• **Exercise details**:
Continue the Lance vector index documentation below, picking up immediately after its final sentence.

• **Text provided**:
"""
Vector Indices¶

Lance provides a powerful and extensible secondary index system for efficient vector similarity search. All vector indices are stored as regular Lance files, making them portable and easy to manage. It is designed for efficient similarity search across large-scale vector datasets.

Concepts¶

Lance splits each vector index into 3 parts - clustering, sub-index and quantization.

Clustering¶

Clustering divides all the vectors into different disjoint clusters (a.k.a. partitions). Lance currently supports using Inverted File (IVF) as the primary clustering mechanism. IVF partitions the vectors into clusters using the k-means clustering algorithm. Each cluster contains vectors that are similar to the cluster centroid. During search, only the most relevant clusters are examined, dramatically reducing search time. IVF can be combined with any sub-index type and quantization method.

Sub-Index¶

The sub-index determines how vectors are organized for search. Lance currently supports:

FLAT: Exact search with no approximation - scans all vectors
HNSW: Hierarchical Navigable Small World graphs for fast approximate search

Quantization¶

The quantization method determines how vectors are stored and compressed. Lance currently supports:

Product Quantization (PQ): Compresses vectors by splitting them into smaller sub-vectors and quantizing each independently
Scalar Quantization (SQ): Applies scalar quantization to each dimension of the vector independently
RabitQ (RQ): Uses random rotation and binary quantization for extreme compression
FLAT: No quantization, keeps original vectors for exact search

Common Combinations¶

When we refer to an index type, it is typically {clustering}_{sub_index}_{quantization}. If sub-index is just FLAT, we usually omit it and just refer to it by {clustering}_{quantization}. Here are the commonly used combinations:

Index Type	Name	Description
IVF_PQ	Inverted File with Product Quantization	Combines IVF clustering with PQ compression for efficient storage and search
IVF_HNSW_SQ	Inverted File with HNSW and Scalar Quantization	Uses IVF for coarse clustering and HNSW for fine-grained search with scalar quantization
IVF_SQ	Inverted File with Scalar Quantization	Combines IVF clustering with scalar quantization for balanced compression
IVF_RQ	Inverted File with RabitQ	Combines IVF clustering with RabitQ for extreme compression using binary quantization
IVF_FLAT	Inverted File without quantization	Uses IVF clustering with exact vector storage for precise search within clusters

Versioning¶

The Lance vector index format has gone through 3 versions so far. This document currently only records version 3 which is the latest version. The specific version of the vector index is recorded in the index_version field of the generic index metadata.

Storage Layout (V3)¶

Each vector index is stored as 2 regular Lance files - index file and auxiliary file.

Index File¶

The index structure file containing the search graph/structure with index-specific schema. It is stored as a Lance file with name index.idx within the index directory.

Arrow Schema¶

The index file stores the search structure with graph or flat organization. The Arrow schema of the Lance file varies depending on the sub-index type used.
"""
• **Stored data**:
"""
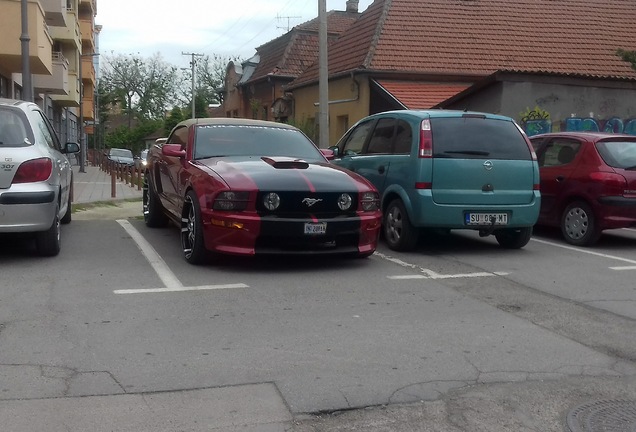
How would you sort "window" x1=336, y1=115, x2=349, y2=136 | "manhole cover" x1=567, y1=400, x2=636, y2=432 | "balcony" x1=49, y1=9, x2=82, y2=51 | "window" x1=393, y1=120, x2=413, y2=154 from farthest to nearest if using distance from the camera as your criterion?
"balcony" x1=49, y1=9, x2=82, y2=51, "window" x1=336, y1=115, x2=349, y2=136, "window" x1=393, y1=120, x2=413, y2=154, "manhole cover" x1=567, y1=400, x2=636, y2=432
"""
• **Expected answer**:
Note

All partitions are stored in the same file, and partitions must be written in order.

FLAT¶

FLAT indices perform exact search with no approximation. This is essentially an empty file with a minimal schema:

Column	Type	Nullable	Description
`__flat_marker`	uint64	false	Marker field for FLAT index (no actual data)

HNSW¶

HNSW (Hierarchical Navigable Small World) indices provide fast approximate search through a multi-level graph structure. This stores the HNSW graph with the following schema:

Column	Type	Nullable	Description
`__vector_id`	uint64	false	Vector identifier
`__neighbors`	list	false	Neighbor node IDs
`_distance`	list	false	Distances to neighbors

Note

HNSW consists of multiple levels, and all levels must be written in order starting from level 0.

Arrow Schema Metadata¶

The index file contains metadata in its Arrow schema metadata to describe the index configuration and structure. Here are the metadata keys and their corresponding values:

"lance:index"¶

Contains basic index configuration information in JSON:

JSON Key	Type	Expected Values
`type`	String	Index type (e.g., "IVF_PQ", "IVF_RQ", "IVF_HNSW", "FLAT")
`distance_type`	String	Distance metric (e.g., "l2", "cosine", "dot")

"lance:ivf"¶

References the IVF metadata stored in the Lance file global buffer. This value records the global buffer index, currently this is always "1".

Note

Global buffer indices in Lance files are 1-based, so you need to subtract 1 when accessing them through code.

"lance:flat"¶

Contains partition-specific metadata for the FLAT sub-index structure. This is an empty string since FLAT indices don't require additional metadata at this moment.

"lance:hnsw"¶

Contains the HNSW-specific JSON metadata for each partition, including graph structure information:

JSON Key	Type	Expected Values
`entry_point`	u32	Starting node for graph traversal
`params`	Object	HNSW construction parameters (see below)
`level_offsets`	Array	Offset for each level in the graph

The params object contains the following HNSW construction parameters:

JSON Key	Type	Description	Default
`max_level`	u16	Maximum level of the HNSW graph	7
`m`	usize	Number of connections to establish while inserting new element	20
`ef_construction`	usize	Size of the dynamic list for candidates	150
`prefetch_distance`	Option	Number of vectors ahead to prefetch while building	Some(2)

Lance File Global Buffer¶

IVF Metadata¶

For efficiency, Lance serializes IVF metadata to protobuf format and stores it in the Lance file global buffer:

message IVF {
  // Centroids of partitions. `dimension * num_partitions` of float32s.
  //
  // Deprecated, use centroids_tensor instead.
  repeated float centroids = 1;  // [deprecated = true];

  // File offset of each partition.
  repeated uint64 offsets = 2;

  // Number of records in the partition.
  repeated uint32 lengths = 3;

  // Tensor of centroids. `num_partitions * dimension` of float32s.
  Tensor centroids_tensor = 4;

  // KMeans loss.
  optional double loss = 5;

}

Auxiliary File¶

The auxiliary file is a vector storage for quantized vectors. It is stored as a Lance file named auxiliary.idx within the index directory.

Arrow Schema¶

Since the auxiliary file stores the actual (quantized) vectors, the Arrow schema of the Lance file varies depending on the quantization method used.

Note

All partitions are stored in the same file, and partitions must be written in order.

FLAT¶

No quantization applied - stores original vectors in their full precision:

Column	Type	Nullable	Description
`_rowid`	uint64	false	Row identifier
`flat`	list[dimension]	false	Original vector values (list_size = vector dimension)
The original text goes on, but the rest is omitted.